Margo and I met for the first time yesterday to formally discuss the project. Here are some of the main concepts:
  • Students on the NYC trip will be assigned to neighborhoods, and will take pictures of street art and graffiti using digital cameras or mobile devices (smart phones, etc.).
  • Students will upload images to their individual Flickr accounts, and will add geo coordinates using Flickr's "map my image" feature (or with EXIF data for certain mobile devices).
  • Students will catalog their images using a to-be-developed schema on catalogr.net (a project I'm occasionally working on for cataloging Flickr images with machine tags).
  • We'll create a lightweight web site (HTML/CSS/jQuery/Flickr API) to organize the images by neighborhood (using Flickr's Places) and possibly other metadata queries (here's a very rough "proof of concept" page that uses Flickr's API to pull current images tagged with "graffiti" and mapped in NYC neighborhoods).
  • Depending upon how things go, we may open contribution up to the general public after the NYC trip has concluded.

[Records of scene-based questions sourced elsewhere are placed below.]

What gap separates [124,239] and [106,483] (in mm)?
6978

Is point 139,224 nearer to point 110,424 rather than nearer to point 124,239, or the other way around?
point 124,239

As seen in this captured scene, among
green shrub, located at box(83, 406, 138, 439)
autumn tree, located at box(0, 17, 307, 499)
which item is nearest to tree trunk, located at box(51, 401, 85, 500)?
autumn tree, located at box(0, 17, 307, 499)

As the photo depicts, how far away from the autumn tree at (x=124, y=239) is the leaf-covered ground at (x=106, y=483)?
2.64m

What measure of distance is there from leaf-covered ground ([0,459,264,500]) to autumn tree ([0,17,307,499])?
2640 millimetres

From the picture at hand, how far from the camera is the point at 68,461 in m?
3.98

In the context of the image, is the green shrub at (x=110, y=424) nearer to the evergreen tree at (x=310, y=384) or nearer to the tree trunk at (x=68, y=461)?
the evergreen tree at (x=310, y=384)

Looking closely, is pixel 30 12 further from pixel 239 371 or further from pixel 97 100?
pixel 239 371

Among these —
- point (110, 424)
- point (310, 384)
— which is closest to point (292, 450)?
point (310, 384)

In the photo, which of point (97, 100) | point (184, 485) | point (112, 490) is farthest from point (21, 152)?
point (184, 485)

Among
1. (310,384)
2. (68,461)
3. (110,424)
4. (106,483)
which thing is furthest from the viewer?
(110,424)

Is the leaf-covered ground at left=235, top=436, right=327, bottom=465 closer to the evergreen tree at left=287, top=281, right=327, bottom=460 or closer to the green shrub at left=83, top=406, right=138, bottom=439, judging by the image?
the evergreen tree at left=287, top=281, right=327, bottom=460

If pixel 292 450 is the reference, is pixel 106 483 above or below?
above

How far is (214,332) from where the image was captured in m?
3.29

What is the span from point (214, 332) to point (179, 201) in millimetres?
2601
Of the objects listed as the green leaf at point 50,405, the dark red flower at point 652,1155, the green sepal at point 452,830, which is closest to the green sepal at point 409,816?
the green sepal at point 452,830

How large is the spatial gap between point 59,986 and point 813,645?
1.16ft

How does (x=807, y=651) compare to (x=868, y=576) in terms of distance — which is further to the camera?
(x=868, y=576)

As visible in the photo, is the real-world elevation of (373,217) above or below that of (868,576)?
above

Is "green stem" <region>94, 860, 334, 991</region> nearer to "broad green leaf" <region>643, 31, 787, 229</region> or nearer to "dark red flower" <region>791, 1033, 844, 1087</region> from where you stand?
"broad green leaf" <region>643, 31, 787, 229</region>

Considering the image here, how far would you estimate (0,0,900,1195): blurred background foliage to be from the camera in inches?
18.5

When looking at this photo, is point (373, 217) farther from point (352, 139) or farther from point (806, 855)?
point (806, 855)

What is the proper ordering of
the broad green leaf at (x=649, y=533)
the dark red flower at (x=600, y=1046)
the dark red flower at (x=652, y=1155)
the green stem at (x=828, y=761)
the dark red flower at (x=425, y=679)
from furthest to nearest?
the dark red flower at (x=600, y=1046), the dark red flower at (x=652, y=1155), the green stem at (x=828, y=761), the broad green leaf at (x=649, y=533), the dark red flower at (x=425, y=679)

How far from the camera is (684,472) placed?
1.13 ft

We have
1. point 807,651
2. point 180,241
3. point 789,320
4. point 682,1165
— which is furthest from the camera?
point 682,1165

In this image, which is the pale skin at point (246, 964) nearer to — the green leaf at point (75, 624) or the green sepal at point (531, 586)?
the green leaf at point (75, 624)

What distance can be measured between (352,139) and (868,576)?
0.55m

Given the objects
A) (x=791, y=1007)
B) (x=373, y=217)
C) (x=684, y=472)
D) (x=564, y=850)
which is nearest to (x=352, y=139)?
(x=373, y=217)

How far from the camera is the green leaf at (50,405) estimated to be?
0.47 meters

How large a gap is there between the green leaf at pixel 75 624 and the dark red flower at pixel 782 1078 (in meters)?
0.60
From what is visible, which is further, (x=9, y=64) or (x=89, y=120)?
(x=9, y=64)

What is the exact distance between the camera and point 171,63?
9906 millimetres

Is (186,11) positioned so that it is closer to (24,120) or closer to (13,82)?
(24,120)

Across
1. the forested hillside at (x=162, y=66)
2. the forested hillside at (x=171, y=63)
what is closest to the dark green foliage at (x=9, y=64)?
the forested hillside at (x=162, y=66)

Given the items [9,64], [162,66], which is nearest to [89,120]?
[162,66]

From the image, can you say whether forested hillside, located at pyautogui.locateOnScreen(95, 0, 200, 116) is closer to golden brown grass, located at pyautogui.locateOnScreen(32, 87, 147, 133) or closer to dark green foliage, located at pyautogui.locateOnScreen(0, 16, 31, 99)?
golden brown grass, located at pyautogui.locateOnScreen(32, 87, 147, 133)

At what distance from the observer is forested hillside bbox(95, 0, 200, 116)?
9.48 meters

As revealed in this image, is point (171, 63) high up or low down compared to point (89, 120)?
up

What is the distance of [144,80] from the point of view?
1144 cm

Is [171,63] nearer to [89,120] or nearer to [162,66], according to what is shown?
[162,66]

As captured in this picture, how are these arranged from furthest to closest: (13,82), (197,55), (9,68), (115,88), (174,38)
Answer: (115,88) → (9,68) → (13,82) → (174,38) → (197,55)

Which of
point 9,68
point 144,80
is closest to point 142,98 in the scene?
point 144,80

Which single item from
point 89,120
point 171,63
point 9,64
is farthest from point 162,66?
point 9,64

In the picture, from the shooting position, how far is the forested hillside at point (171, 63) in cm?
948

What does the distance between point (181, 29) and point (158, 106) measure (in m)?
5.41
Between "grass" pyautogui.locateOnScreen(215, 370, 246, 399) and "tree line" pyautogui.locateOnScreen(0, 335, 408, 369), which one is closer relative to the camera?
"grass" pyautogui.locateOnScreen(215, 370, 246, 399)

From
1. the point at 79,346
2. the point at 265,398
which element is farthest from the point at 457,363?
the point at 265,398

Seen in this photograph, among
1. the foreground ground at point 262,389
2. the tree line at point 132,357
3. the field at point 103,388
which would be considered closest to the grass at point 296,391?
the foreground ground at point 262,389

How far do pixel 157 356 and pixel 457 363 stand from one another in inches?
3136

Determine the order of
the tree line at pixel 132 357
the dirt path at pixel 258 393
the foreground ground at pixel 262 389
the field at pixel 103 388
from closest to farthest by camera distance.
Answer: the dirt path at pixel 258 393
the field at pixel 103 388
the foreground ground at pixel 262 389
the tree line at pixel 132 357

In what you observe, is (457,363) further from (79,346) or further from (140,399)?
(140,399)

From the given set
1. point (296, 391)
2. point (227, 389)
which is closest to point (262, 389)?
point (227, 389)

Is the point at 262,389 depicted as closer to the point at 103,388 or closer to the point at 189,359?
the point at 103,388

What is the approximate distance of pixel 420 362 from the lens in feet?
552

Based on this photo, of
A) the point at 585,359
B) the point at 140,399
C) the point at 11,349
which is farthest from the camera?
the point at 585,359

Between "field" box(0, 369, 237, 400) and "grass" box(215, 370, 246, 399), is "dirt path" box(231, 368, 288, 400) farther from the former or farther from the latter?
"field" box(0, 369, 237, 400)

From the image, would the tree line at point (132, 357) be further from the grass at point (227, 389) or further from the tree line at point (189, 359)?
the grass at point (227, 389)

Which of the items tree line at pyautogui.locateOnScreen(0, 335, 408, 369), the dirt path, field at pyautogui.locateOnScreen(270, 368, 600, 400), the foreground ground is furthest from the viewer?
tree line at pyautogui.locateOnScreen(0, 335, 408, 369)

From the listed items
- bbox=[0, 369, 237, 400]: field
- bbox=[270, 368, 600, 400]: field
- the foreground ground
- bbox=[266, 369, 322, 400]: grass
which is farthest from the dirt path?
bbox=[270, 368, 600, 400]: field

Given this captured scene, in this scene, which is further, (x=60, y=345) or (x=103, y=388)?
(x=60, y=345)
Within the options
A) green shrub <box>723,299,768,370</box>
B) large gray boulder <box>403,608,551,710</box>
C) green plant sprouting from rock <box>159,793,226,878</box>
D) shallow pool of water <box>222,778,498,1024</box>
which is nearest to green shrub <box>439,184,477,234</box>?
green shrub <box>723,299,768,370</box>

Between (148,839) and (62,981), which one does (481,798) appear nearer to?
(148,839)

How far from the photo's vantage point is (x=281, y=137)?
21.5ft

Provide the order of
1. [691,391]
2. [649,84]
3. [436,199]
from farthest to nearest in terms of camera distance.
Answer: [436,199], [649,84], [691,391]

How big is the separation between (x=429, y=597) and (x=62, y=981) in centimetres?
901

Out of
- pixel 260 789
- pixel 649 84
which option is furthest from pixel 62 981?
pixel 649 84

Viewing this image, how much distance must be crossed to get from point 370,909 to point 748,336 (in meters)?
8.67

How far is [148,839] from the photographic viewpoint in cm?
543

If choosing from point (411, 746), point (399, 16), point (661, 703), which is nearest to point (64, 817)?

Based upon our meeting, here's our initial to-do list:
  • Margo will develop a criteria list for students regarding quality of images and taking notes in the field (recording location, style, and other information).
  • Margo will create a metadata schema that the students will later use for cataloging their Flickr images
  • Students participating in the NYC program will get Flickr accounts, and practice uploading and mapping images.
  • I'll start on a document for software development.
  • When the metadata schema is complete, I'll apply the schema to catalogr.net for later use.
  • I'll create a video tutorial for the students showing how to map images on Flickr and catalog images on catalogr.net.
Margo and her students leave for New York on August 30th, so we have about six weeks to get things going. We're both very excited about the project, and hope the students will approach it with similar enthusiasm.